Short task |
Reproduce all of the data below line for line, without changing anything.
## begin Records provided
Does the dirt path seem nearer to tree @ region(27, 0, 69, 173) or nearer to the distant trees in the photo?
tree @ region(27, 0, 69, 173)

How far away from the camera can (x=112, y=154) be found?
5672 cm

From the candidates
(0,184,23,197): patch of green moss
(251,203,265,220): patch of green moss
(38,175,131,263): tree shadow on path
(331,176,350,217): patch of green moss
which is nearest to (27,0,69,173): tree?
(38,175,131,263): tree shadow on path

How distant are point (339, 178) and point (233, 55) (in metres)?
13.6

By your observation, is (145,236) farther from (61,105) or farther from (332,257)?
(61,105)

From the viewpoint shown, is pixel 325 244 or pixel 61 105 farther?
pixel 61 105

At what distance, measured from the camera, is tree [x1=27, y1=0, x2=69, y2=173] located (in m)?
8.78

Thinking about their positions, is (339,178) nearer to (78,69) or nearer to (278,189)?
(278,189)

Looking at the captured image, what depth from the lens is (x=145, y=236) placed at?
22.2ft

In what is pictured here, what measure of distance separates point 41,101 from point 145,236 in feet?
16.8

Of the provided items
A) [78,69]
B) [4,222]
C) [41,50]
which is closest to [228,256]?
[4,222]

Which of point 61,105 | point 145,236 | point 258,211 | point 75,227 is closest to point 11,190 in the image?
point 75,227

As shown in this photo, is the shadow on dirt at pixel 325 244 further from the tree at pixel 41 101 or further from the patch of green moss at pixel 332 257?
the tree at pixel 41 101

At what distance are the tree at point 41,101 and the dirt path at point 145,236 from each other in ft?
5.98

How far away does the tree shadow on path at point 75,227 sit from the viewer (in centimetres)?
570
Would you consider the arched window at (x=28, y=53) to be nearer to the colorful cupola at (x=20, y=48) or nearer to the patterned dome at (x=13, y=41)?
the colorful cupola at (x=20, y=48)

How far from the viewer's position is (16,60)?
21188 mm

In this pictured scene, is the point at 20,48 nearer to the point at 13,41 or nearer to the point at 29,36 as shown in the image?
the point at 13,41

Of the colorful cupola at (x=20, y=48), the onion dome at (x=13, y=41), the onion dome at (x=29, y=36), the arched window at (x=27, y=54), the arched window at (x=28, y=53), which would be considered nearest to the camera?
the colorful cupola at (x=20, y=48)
## end Records provided
Right answer |
Does the dirt path seem nearer to tree @ region(27, 0, 69, 173) or nearer to the distant trees in the photo?
tree @ region(27, 0, 69, 173)

How far away from the camera can (x=112, y=154) be found?
5672 cm

From the candidates
(0,184,23,197): patch of green moss
(251,203,265,220): patch of green moss
(38,175,131,263): tree shadow on path
(331,176,350,217): patch of green moss
which is nearest to (27,0,69,173): tree?
(38,175,131,263): tree shadow on path

How distant are point (339, 178) and point (233, 55) (in metres)?
13.6

By your observation, is (145,236) farther from (61,105) or farther from (332,257)?
(61,105)

From the viewpoint shown, is pixel 325 244 or pixel 61 105 farther?
pixel 61 105

At what distance, measured from the camera, is tree [x1=27, y1=0, x2=69, y2=173] located (in m)?
8.78

Thinking about their positions, is (339,178) nearer to (78,69) or nearer to (278,189)?
(278,189)

Looking at the captured image, what depth from the lens is (x=145, y=236) placed at?
22.2ft

In what is pictured here, what measure of distance separates point 41,101 from point 145,236 in feet?
16.8

Of the provided items
A) [78,69]
B) [4,222]
C) [41,50]
which is closest to [228,256]?
[4,222]

Which of point 61,105 | point 145,236 | point 258,211 | point 75,227 is closest to point 11,190 in the image?
point 75,227

As shown in this photo, is the shadow on dirt at pixel 325 244 further from the tree at pixel 41 101 or further from the patch of green moss at pixel 332 257?
the tree at pixel 41 101

At what distance are the tree at point 41,101 and the dirt path at point 145,236 from each other in ft?
5.98

How far away does the tree shadow on path at point 75,227 sit from the viewer (in centimetres)?
570
Would you consider the arched window at (x=28, y=53) to be nearer to the colorful cupola at (x=20, y=48) or nearer to the patterned dome at (x=13, y=41)?
the colorful cupola at (x=20, y=48)

How far from the viewer's position is (16,60)?
21188 mm

In this pictured scene, is the point at 20,48 nearer to the point at 13,41 or nearer to the point at 29,36 as shown in the image?
the point at 13,41

Of the colorful cupola at (x=20, y=48), the onion dome at (x=13, y=41), the onion dome at (x=29, y=36), the arched window at (x=27, y=54), the arched window at (x=28, y=53), which would be considered nearest to the camera?
the colorful cupola at (x=20, y=48)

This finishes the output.